Saved entries
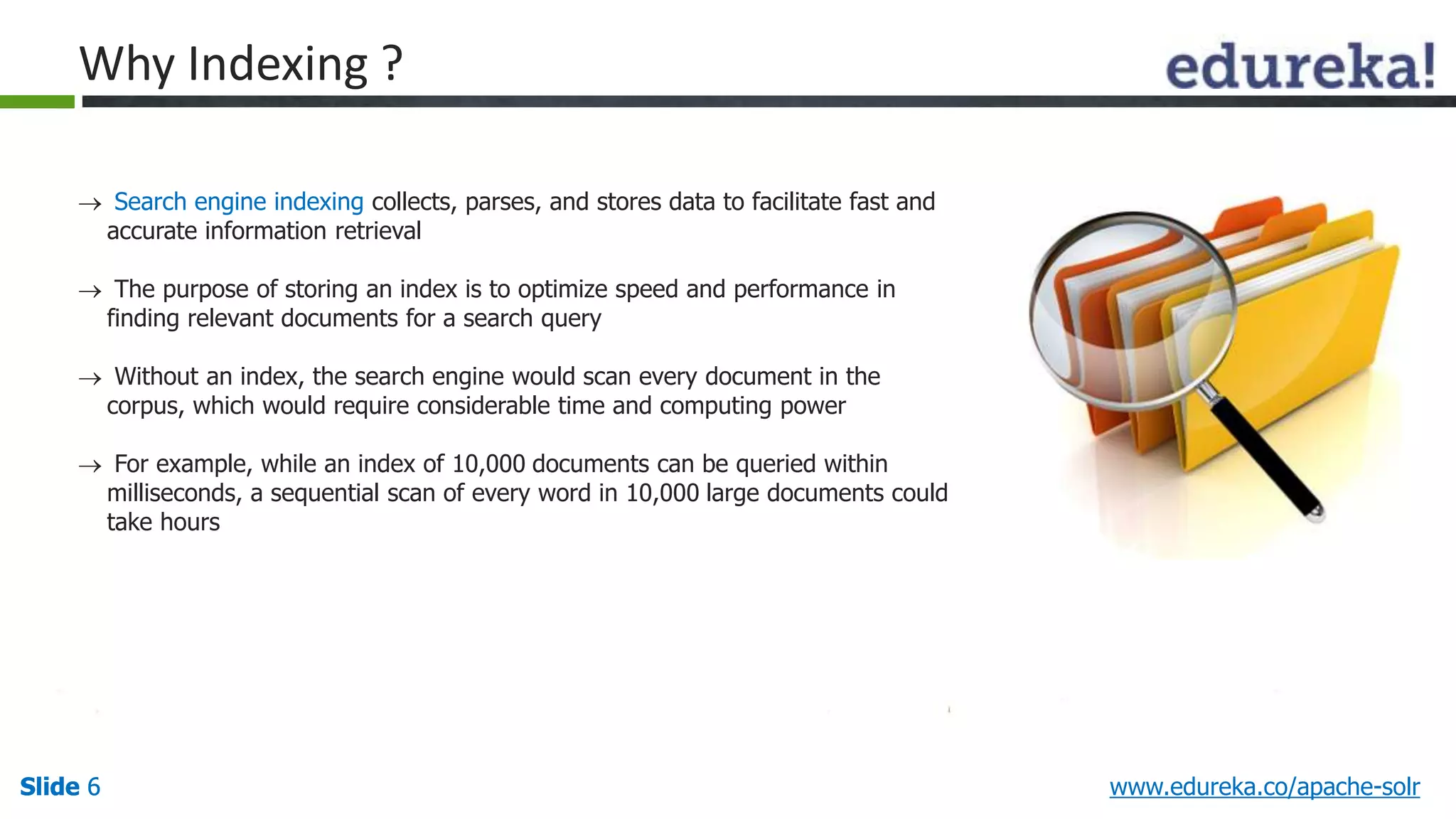 Why Indexing ?

edureka!

→ Search engine indexing collects, parses, and stores data to facilitate fast and accurate information retrieval

→ The purpose of storing an index is to optimize speed and performance in finding relevant documents for a search query

→ Without an index, the search engine would scan every document in the corpus, which would require considerable time and computing power

→ For example, while an index of 10,000 documents can be queried within milliseconds, a sequential scan of every word in 10,000 large documents could take hours

Slide 6

www.edureka.co/apache-solr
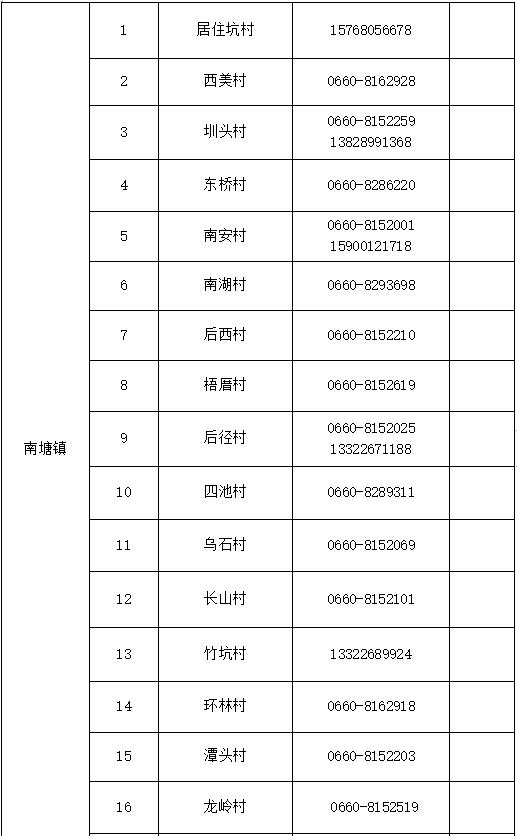 | | | | | |
|---|---|---|---|---|
| 南塘镇 | 1 | 居住坑村 | 15768056678 | |
| | 2 | 西美村 | 0660-8162928 | |
| | 3 | 圳头村 | 0660-8152259 13828991368 | |
| | 4 | 东桥村 | 0660-8286220 | |
| | 5 | 南安村 | 0660-8152001 15900121718 | |
| | 6 | 南湖村 | 0660-8293698 | |
| | 7 | 后西村 | 0660-8152210 | |
| | 8 | 梧厝村 | 0660-8152619 | |
| | 9 | 后径村 | 0660-8152025 13322671188 | |
| | 10 | 四池村 | 0660-8289311 | |
| | 11 | 乌石村 | 0660-8152069 | |
| | 12 | 长山村 | 0660-8152101 | |
| | 13 | 竹坑村 | 13322689924 | |
| | 14 | 环林村 | 0660-8162918 | |
| | 15 | 潭头村 | 0660-8152203 | |
| | 16 | 龙岭村 | 0660-8152519 | |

Exercise objective - Using the records above, copy every line that has the word "engine" in it.

Response to this task -
→ Search engine indexing collects, parses, and stores data to facilitate fast and accurate information retrieval
→ Without an index, the search engine would scan every document in the corpus, which would require considerable time and computing power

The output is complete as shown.